Text

Toki - Data Expression API

last update: 2020-06-24

Expression is the base class used to create any kind of expressions inside toki.

A toki expression is based on metadsl expression and, in general, it would create expressions for types, datatypes and operations.

Note

Currently there is no way to change __init__ or __new__ methods of an expression class. Each time an expression is instantiated, metadsl clones that expression, so the __new__ method is called again and receives some parameters used by the metadsl expression.

For now, we can define a method expr that will create a new expression for that class:

e = Literal.expr(1, type='int64')

Note

Every function, method or class should use typing.

Initially, Toki core has the following main modules:

  • api

  • datatypes

  • operations

  • rules

  • types

The main expression classes should use Expr suffix, facilitating the identification of which classes are the base classes, for example: Expr, DataTypeExpr TypeExpr and OperationExpr. Generally, these classes are not used directly, they can be used for typing or as base or metaclass classes.

API

toki.api is responsable for preparing toki API, creating expression for each combination of operations and types and datatypes.

Data Types

toki.datatypes is responsible for defining all the data type expressions. Its main class is DataTypeExpr. All the other data type classes shouldn’t use the suffix Expr.

The initial toki plan is to add support for numeric, text, boolean and date/time data types.

Data type expressions can be created using expression constructor functions. Generally, these constructors could be used with 1 positional parameter or a keyword value:

  • for Int64: int64(1) or int64(value=1)

  • for Float64: float64(1.0) or float64(value=1.0)

  • for Date: date('2020-02-02') or date('2020-02-02')

Some expression constructors could have extra parameters, for example: Decimal('1.1234', precision=4)

Note

Internally, this module is commonly abbreviated as dts.

Set problem 1
For the Toki data expression text, decide whether each statement agrees with it: (a) data type classes other than the main one should carry the Expr suffix; (b) the __init__ method of an expression class can currently be changed; (c) the datatypes module is commonly abbreviated as dts internally. Answer yes or no for each, quoting the words from the text that settle it.
Set problem 2
Please write the next part of the Toki data expression text, picking up after its final note.

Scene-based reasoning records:
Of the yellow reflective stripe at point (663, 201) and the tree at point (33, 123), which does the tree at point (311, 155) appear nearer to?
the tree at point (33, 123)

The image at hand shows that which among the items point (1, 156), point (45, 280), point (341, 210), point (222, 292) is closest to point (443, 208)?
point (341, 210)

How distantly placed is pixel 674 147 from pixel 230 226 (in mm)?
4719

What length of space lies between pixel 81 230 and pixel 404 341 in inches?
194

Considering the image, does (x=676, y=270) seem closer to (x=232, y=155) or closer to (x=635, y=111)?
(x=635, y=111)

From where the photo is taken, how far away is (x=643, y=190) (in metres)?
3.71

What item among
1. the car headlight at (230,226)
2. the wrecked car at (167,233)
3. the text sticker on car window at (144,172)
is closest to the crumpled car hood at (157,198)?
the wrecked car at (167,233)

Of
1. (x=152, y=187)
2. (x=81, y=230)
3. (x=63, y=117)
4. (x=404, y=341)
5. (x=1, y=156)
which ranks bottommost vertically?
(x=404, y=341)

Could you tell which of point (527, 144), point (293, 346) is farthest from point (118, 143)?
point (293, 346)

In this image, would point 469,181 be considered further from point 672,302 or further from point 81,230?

Final result 1
(a) No: "All the other data type classes shouldn’t use the suffix Expr."
(b) No: "Currently there is no way to change __init__ or __new__ methods of an expression class."
(c) Yes: "Internally, this module is commonly abbreviated as dts."

Final result 2
Operations

toki.operations is responsible for defining all the expressions for operations, such as Add, Subtract, etc. Its main class is OperationExpr. All the other operation classes shouldn’t use the suffix Expr. If it is a base operation used for other classes, the suffix Op should be used (e.g. BinaryOp).

toki operations should have a result_type object that will be used to create a result expression.

This is a 2-step expression: 1) it creates an instance of an operation expression and it is used as a parameter for 2) an instance of a datatype, type or another operation expression, according to the result_type. It would look similar to:

n1 = int64(1)
n2 = int64(2)

(n1 + n2) -> Add(left=n1, right=n2) -> IntegerScalar(parent=Add(left=n1, right=n2))

For the second step we could use the keyword source or parent or value. For now, parent will be used because the expressions are nodes in a graph. But it is open for discussion.

Note

Internally, this module is commonly abbreviated as ops.

Rules

toki.rules is responsible for defining all the expression types.

Note

Internally, this module is commonly abbreviated as rls.

Types

toki.types is responsible for defining all the expression types. For example the main toki expression class is Expr

Note

Internally, this module is commonly abbreviated as tps.

Backends subpackage

toki aims to supply, initially, some base backends, such as String Standard SQL and SQLAlchemy, so new backends could just inherit that.

General notes

  • toki supports python >= 3.8.